The headbadge decal reads; Astro Cycle Company, Smethwick Birmingham '
But I couldnt find any info on it,and I ASSUMING someone bolted on almost everything Amersican/ Schwinn to the frame/fork ? Or maybe for some reason this was something that was sold like this??
Any thoughts?I have the serial # also.. Thank you! Jeff


----------



## bulldog1935 (Nov 12, 2016)

here's another Midlands bike brand, maybe the same?
https://en.wikipedia.org/wiki/Phillips_Cycles

I don't get the Schwinn thing.  Looks like a Brit lightweight to me.

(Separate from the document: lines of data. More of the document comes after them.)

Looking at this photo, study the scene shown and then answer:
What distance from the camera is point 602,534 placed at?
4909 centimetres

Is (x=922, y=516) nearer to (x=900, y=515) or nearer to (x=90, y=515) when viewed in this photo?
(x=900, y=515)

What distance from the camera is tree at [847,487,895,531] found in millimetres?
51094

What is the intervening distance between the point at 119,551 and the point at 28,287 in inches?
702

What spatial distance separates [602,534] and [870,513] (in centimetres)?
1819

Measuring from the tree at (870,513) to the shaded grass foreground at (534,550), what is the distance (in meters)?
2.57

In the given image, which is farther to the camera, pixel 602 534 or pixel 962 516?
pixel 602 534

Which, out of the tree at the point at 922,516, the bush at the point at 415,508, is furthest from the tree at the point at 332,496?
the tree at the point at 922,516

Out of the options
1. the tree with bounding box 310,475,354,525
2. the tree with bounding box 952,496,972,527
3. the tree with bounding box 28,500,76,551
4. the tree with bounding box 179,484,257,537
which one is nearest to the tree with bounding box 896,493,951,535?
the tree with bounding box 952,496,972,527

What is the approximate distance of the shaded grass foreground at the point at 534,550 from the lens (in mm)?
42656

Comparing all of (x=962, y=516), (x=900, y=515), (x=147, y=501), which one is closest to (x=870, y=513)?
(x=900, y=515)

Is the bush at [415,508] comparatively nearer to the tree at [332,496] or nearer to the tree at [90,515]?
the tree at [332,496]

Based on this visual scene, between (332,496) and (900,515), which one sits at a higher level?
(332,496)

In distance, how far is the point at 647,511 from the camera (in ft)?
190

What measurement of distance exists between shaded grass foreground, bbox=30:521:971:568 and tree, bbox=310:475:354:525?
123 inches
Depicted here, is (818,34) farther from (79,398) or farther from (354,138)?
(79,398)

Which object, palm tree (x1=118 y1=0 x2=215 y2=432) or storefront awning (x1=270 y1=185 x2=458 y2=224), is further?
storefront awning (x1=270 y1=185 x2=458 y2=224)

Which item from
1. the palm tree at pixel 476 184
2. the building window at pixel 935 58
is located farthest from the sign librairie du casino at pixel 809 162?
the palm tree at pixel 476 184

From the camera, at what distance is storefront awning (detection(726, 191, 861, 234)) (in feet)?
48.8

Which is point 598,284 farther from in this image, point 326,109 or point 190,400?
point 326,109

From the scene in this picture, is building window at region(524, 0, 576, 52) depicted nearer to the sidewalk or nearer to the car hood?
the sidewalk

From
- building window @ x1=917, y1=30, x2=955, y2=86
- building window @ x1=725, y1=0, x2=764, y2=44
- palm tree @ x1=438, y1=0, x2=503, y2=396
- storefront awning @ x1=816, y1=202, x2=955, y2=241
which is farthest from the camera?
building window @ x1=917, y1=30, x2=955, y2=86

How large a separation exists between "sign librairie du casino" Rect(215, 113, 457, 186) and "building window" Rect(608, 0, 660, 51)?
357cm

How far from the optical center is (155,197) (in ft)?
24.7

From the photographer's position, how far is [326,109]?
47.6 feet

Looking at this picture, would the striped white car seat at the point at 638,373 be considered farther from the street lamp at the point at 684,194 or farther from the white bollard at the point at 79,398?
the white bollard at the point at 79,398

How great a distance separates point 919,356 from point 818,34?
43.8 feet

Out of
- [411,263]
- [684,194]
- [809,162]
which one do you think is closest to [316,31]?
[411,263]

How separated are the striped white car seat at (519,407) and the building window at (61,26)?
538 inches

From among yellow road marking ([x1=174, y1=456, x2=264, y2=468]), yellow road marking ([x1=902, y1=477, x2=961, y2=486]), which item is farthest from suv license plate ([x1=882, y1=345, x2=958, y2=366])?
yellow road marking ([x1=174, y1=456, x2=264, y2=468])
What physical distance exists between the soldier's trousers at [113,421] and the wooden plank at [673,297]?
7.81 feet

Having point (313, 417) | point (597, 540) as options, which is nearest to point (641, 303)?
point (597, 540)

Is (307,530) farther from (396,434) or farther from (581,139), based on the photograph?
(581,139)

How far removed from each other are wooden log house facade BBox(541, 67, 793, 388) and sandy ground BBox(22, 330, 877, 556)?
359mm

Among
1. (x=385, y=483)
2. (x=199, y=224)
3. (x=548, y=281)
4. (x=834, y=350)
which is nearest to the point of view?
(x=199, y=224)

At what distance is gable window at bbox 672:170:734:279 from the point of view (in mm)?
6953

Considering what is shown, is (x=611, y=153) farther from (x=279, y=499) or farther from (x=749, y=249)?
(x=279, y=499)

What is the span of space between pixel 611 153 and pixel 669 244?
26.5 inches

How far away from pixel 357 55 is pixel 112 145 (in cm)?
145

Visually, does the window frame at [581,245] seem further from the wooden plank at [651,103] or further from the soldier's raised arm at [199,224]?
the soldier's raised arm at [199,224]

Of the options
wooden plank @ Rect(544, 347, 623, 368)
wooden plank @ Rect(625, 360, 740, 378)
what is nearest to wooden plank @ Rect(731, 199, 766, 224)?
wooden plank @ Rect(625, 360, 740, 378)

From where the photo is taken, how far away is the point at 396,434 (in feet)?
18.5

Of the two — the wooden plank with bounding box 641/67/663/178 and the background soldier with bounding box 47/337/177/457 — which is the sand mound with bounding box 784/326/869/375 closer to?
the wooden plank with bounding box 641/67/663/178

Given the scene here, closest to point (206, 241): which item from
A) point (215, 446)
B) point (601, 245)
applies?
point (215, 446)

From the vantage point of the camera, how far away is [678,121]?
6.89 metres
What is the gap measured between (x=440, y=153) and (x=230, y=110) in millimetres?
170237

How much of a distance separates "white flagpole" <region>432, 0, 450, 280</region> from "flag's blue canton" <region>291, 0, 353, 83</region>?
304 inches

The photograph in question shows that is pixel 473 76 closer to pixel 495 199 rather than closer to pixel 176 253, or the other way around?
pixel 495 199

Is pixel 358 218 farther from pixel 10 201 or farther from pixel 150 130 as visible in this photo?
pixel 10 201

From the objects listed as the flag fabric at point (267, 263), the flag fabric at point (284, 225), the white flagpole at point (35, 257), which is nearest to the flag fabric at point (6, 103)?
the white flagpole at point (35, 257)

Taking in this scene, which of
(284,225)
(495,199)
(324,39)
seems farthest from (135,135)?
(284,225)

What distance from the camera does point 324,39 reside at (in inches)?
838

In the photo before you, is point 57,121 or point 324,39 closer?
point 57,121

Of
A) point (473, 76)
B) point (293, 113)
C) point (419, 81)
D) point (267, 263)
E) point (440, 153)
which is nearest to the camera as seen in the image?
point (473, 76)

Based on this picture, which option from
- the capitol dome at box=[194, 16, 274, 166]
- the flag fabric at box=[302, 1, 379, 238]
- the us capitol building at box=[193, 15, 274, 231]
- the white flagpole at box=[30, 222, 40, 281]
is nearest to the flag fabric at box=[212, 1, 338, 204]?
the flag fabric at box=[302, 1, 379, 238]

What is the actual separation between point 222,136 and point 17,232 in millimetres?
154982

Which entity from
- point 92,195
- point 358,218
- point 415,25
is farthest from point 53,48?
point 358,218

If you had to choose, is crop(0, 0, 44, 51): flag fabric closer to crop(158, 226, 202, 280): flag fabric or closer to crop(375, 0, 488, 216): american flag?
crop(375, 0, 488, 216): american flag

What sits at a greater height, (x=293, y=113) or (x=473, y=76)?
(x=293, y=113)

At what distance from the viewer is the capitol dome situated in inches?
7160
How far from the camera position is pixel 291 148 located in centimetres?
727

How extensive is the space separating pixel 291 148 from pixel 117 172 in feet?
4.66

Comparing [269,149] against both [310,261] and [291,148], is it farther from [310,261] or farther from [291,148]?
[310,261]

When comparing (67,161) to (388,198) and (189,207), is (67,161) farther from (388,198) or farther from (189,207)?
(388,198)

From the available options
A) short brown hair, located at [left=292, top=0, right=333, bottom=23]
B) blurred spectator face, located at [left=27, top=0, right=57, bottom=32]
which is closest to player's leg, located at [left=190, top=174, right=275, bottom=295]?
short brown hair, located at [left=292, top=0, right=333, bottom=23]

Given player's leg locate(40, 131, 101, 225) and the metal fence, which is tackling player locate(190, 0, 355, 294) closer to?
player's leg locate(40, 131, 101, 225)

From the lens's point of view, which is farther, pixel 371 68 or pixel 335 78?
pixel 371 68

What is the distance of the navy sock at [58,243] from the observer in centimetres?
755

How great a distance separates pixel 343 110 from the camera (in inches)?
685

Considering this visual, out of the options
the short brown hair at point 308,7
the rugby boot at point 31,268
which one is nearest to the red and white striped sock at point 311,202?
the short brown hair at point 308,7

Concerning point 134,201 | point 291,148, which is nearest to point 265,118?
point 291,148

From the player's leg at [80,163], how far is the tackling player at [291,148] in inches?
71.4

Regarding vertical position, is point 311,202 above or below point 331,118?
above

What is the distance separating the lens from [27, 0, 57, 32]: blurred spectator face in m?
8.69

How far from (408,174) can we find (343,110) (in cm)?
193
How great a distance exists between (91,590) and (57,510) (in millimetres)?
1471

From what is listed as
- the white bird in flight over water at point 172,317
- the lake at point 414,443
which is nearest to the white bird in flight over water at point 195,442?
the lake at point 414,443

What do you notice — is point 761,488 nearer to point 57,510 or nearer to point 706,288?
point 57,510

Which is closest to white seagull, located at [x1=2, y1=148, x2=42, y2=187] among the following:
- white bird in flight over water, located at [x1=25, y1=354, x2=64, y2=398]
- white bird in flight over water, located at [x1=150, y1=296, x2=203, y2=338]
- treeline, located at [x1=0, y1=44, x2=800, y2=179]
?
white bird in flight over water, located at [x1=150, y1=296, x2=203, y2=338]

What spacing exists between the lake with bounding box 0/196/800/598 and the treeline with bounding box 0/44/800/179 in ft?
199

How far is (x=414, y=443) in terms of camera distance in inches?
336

ps - looks like it probably has a bend in the steerer tube


----------



## catfish (Nov 12, 2016)

Never seen one before.


----------



## bikesnbuses (Nov 12, 2016)

bulldog1935 said:


> here's another Midlands bike brand, maybe the same?
> https://en.wikipedia.org/wiki/Phillips_Cycles
> 
> I don't get the Schwinn thing.  Looks like a Brit lightweight to me.
> ...



I also noticed the Phillips relation,same place in England,and ..I noticed the tweak in the fork too..Thanks!Jeff


----------



## SirMike1983 (Nov 13, 2016)

Many different brands, large and small, were made in Birmingham. The city was a large center of manufacturing. Your assessment is right: it's an English bike that was stocked with American parts because they were what was available here. You might be able to straighten the steerer tube with a press rig or a Little Brute tool. Interesting bike.


----------



## bikesnbuses (Nov 15, 2016)

Thanks for the help guys..This bike is really cool!I love the patina!  But..not what I collect..Trying to figure if I should part it out  or sell it as a whole..


----------



## PatrickZ (Nov 20, 2016)

Great bike! I think the combination of the English frame (like mentioned above, I also suspect Astro may be a Phillips sub brand) with American lightweight parts is really interesting - an original "Frankenbike".  I vote for keeping the bike whole.


----------